RECORDS FOR PROCESSING –
● ● ● ●

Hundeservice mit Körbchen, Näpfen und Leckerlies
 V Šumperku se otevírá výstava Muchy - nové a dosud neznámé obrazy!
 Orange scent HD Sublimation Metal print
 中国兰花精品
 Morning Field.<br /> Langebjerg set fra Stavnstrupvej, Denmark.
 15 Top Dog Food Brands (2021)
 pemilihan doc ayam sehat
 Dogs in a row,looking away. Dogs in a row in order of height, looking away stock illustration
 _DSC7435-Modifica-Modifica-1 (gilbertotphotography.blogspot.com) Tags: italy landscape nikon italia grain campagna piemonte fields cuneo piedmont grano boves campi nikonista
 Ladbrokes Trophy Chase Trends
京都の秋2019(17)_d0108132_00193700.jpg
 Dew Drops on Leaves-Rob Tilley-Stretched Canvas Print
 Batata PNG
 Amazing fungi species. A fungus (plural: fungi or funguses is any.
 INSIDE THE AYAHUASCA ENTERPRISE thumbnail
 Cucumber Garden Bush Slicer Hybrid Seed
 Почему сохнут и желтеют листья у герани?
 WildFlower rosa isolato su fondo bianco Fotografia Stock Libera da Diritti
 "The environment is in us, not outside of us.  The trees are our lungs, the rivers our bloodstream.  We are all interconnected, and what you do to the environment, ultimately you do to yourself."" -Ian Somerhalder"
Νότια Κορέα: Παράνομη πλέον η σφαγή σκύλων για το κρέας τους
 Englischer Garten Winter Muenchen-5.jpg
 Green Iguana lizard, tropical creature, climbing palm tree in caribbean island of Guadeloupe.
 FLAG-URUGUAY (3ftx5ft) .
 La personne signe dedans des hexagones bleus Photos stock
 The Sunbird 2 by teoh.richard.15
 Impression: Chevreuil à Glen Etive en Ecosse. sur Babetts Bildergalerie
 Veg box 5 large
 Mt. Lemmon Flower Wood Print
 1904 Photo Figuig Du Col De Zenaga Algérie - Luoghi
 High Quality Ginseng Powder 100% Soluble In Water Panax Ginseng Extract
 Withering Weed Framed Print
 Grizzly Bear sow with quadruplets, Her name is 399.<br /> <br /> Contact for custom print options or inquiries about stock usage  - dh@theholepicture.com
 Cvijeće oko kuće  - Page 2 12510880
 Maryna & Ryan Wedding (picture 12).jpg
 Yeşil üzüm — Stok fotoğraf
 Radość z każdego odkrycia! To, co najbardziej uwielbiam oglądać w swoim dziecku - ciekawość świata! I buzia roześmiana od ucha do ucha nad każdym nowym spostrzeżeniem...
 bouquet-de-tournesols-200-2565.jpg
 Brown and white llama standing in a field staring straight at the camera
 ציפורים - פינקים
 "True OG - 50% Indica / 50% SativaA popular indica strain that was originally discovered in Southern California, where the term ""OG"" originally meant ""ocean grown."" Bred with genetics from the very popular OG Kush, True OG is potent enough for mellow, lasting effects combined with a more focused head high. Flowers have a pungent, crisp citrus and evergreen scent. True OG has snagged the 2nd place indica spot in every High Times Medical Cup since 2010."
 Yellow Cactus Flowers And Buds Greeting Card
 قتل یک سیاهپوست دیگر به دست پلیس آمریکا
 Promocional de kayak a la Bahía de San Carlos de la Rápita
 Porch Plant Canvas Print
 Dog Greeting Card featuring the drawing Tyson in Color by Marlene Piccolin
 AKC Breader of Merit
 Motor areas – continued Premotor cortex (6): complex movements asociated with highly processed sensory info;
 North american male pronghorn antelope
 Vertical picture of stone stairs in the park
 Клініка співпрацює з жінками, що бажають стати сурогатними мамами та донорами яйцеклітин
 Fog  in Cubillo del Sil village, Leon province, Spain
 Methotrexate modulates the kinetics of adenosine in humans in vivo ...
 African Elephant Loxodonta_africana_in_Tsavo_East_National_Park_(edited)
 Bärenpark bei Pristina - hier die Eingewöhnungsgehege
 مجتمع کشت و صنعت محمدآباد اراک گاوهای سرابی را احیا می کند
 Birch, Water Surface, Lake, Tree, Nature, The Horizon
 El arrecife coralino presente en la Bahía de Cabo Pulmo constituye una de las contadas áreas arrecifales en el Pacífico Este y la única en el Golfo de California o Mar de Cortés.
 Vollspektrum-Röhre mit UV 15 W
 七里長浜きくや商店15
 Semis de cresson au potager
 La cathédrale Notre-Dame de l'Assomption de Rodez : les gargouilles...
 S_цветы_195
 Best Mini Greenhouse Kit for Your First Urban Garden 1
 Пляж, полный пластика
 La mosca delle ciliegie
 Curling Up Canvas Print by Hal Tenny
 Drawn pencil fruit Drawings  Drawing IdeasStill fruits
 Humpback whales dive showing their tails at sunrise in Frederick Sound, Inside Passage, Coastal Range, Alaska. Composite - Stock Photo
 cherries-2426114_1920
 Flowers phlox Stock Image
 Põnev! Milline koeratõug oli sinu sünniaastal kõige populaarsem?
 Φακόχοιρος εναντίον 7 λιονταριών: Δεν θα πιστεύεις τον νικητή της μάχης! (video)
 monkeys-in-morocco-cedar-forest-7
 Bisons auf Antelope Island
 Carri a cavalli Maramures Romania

● ● ● ●

REQUIREMENT – Your answer should consist of every entry, repeated exactly.

RESPONSE AREA –
Hundeservice mit Körbchen, Näpfen und Leckerlies
 V Šumperku se otevírá výstava Muchy - nové a dosud neznámé obrazy!
 Orange scent HD Sublimation Metal print
 中国兰花精品
 Morning Field.<br /> Langebjerg set fra Stavnstrupvej, Denmark.
 15 Top Dog Food Brands (2021)
 pemilihan doc ayam sehat
 Dogs in a row,looking away. Dogs in a row in order of height, looking away stock illustration
 _DSC7435-Modifica-Modifica-1 (gilbertotphotography.blogspot.com) Tags: italy landscape nikon italia grain campagna piemonte fields cuneo piedmont grano boves campi nikonista
 Ladbrokes Trophy Chase Trends
京都の秋2019(17)_d0108132_00193700.jpg
 Dew Drops on Leaves-Rob Tilley-Stretched Canvas Print
 Batata PNG
 Amazing fungi species. A fungus (plural: fungi or funguses is any.
 INSIDE THE AYAHUASCA ENTERPRISE thumbnail
 Cucumber Garden Bush Slicer Hybrid Seed
 Почему сохнут и желтеют листья у герани?
 WildFlower rosa isolato su fondo bianco Fotografia Stock Libera da Diritti
 "The environment is in us, not outside of us.  The trees are our lungs, the rivers our bloodstream.  We are all interconnected, and what you do to the environment, ultimately you do to yourself."" -Ian Somerhalder"
Νότια Κορέα: Παράνομη πλέον η σφαγή σκύλων για το κρέας τους
 Englischer Garten Winter Muenchen-5.jpg
 Green Iguana lizard, tropical creature, climbing palm tree in caribbean island of Guadeloupe.
 FLAG-URUGUAY (3ftx5ft) .
 La personne signe dedans des hexagones bleus Photos stock
 The Sunbird 2 by teoh.richard.15
 Impression: Chevreuil à Glen Etive en Ecosse. sur Babetts Bildergalerie
 Veg box 5 large
 Mt. Lemmon Flower Wood Print
 1904 Photo Figuig Du Col De Zenaga Algérie - Luoghi
 High Quality Ginseng Powder 100% Soluble In Water Panax Ginseng Extract
 Withering Weed Framed Print
 Grizzly Bear sow with quadruplets, Her name is 399.<br /> <br /> Contact for custom print options or inquiries about stock usage  - dh@theholepicture.com
 Cvijeće oko kuće  - Page 2 12510880
 Maryna & Ryan Wedding (picture 12).jpg
 Yeşil üzüm — Stok fotoğraf
 Radość z każdego odkrycia! To, co najbardziej uwielbiam oglądać w swoim dziecku - ciekawość świata! I buzia roześmiana od ucha do ucha nad każdym nowym spostrzeżeniem...
 bouquet-de-tournesols-200-2565.jpg
 Brown and white llama standing in a field staring straight at the camera
 ציפורים - פינקים
 "True OG - 50% Indica / 50% SativaA popular indica strain that was originally discovered in Southern California, where the term ""OG"" originally meant ""ocean grown."" Bred with genetics from the very popular OG Kush, True OG is potent enough for mellow, lasting effects combined with a more focused head high. Flowers have a pungent, crisp citrus and evergreen scent. True OG has snagged the 2nd place indica spot in every High Times Medical Cup since 2010."
 Yellow Cactus Flowers And Buds Greeting Card
 قتل یک سیاهپوست دیگر به دست پلیس آمریکا
 Promocional de kayak a la Bahía de San Carlos de la Rápita
 Porch Plant Canvas Print
 Dog Greeting Card featuring the drawing Tyson in Color by Marlene Piccolin
 AKC Breader of Merit
 Motor areas – continued Premotor cortex (6): complex movements asociated with highly processed sensory info;
 North american male pronghorn antelope
 Vertical picture of stone stairs in the park
 Клініка співпрацює з жінками, що бажають стати сурогатними мамами та донорами яйцеклітин
 Fog  in Cubillo del Sil village, Leon province, Spain
 Methotrexate modulates the kinetics of adenosine in humans in vivo ...
 African Elephant Loxodonta_africana_in_Tsavo_East_National_Park_(edited)
 Bärenpark bei Pristina - hier die Eingewöhnungsgehege
 مجتمع کشت و صنعت محمدآباد اراک گاوهای سرابی را احیا می کند
 Birch, Water Surface, Lake, Tree, Nature, The Horizon
 El arrecife coralino presente en la Bahía de Cabo Pulmo constituye una de las contadas áreas arrecifales en el Pacífico Este y la única en el Golfo de California o Mar de Cortés.
 Vollspektrum-Röhre mit UV 15 W
 七里長浜きくや商店15
 Semis de cresson au potager
 La cathédrale Notre-Dame de l'Assomption de Rodez : les gargouilles...
 S_цветы_195
 Best Mini Greenhouse Kit for Your First Urban Garden 1
 Пляж, полный пластика
 La mosca delle ciliegie
 Curling Up Canvas Print by Hal Tenny
 Drawn pencil fruit Drawings  Drawing IdeasStill fruits
 Humpback whales dive showing their tails at sunrise in Frederick Sound, Inside Passage, Coastal Range, Alaska. Composite - Stock Photo
 cherries-2426114_1920
 Flowers phlox Stock Image
 Põnev! Milline koeratõug oli sinu sünniaastal kõige populaarsem?
 Φακόχοιρος εναντίον 7 λιονταριών: Δεν θα πιστεύεις τον νικητή της μάχης! (video)
 monkeys-in-morocco-cedar-forest-7
 Bisons auf Antelope Island
 Carri a cavalli Maramures Romania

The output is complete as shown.